CAMARA DOS DEPUTADOS – Deputada Luciene Cavalcante debate recomposição do quadro de servidores do TRT da 2ª Região em audiência pública na Câmara.

A Câmara dos Deputados realizou uma audiência pública nesta terça-feira (18) para debater a situação do quadro de pessoal do Tribunal Regional do Trabalho (TRT) da 2ª Região, em São Paulo. O foco da discussão foi a necessidade de recompor o número de servidores do tribunal, que atualmente conta com 488 cargos vagos e nomeou apenas 33 aprovados no último concurso realizado em 2025.

A deputada Professora Luciene Cavalcante (Psol-SP), responsável por solicitar a realização da audiência, destacou a importância de investigar como o tribunal tem utilizado os recursos disponíveis, especialmente as verbas discricionárias. Além disso, a parlamentar afirmou que buscará a aprovação de créditos para novas nomeações nos anos de 2026 e 2027.
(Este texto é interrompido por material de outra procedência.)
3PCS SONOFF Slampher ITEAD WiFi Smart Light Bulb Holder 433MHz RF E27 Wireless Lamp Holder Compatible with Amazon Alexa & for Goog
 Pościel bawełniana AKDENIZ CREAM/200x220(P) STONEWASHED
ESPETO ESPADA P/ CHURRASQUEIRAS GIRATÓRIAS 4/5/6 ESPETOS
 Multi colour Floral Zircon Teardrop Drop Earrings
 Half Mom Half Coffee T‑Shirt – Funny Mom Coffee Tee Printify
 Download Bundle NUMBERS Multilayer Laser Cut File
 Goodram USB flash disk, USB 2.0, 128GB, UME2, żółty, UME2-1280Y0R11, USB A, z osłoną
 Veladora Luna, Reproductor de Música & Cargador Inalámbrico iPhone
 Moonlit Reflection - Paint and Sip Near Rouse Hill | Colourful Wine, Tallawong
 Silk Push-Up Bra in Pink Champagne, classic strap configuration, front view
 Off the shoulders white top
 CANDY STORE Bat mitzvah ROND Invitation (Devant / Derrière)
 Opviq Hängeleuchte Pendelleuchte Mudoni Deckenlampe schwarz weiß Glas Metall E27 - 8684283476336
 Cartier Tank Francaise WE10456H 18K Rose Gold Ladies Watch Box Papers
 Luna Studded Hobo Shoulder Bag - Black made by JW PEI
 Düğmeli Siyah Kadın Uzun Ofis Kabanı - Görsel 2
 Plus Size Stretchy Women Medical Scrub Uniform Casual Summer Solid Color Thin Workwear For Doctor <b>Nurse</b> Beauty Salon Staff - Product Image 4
Segundo Luciene Cavalcante, o TRT de São Paulo concentra quase 20% da demanda da Justiça do Trabalho e recebeu 1 milhão de novos processos apenas em 2025. Com um quadro de 6.597 servidores, sendo 636 com 60 anos ou mais, o tribunal enfrenta um prazo médio de mais de 126 dias entre o ajuizamento de uma ação e a sentença.

Durante a audiência, Fernanda Coimbra, da Comissão Nacional de Aprovados em Concursos dos TRTs, destacou que as nomeações têm diminuído a cada ano, apesar do Orçamento de 2026 prever 300 nomeações para 24 TRTs. Por sua vez, Camila Gradim, do Sindicato dos Trabalhadores do Judiciário Federal no Estado de São Paulo, ressaltou que a falta de pessoal tem levado ao aumento dos afastamentos por problemas de saúde mental, algo que preocupa a deputada Luciene Cavalcante, que prometeu pedir uma avaliação sobre a saúde mental dos servidores ao Conselho Nacional de Justiça (CNJ).

Além disso, Camila Gradim criticou a ideia de substituir servidores por inteligência artificial, destacando casos em que essa tecnologia chegou a inventar leis. Segundo ela, a inteligência artificial não seria capaz de elaborar sentenças de forma eficaz e representa um risco para a qualidade da Justiça do Trabalho.

Diante desse cenário, a audiência pública foi fundamental para discutir os desafios enfrentados pelo TRT da 2ª Região e buscar soluções para garantir o pleno funcionamento e a eficiência do tribunal.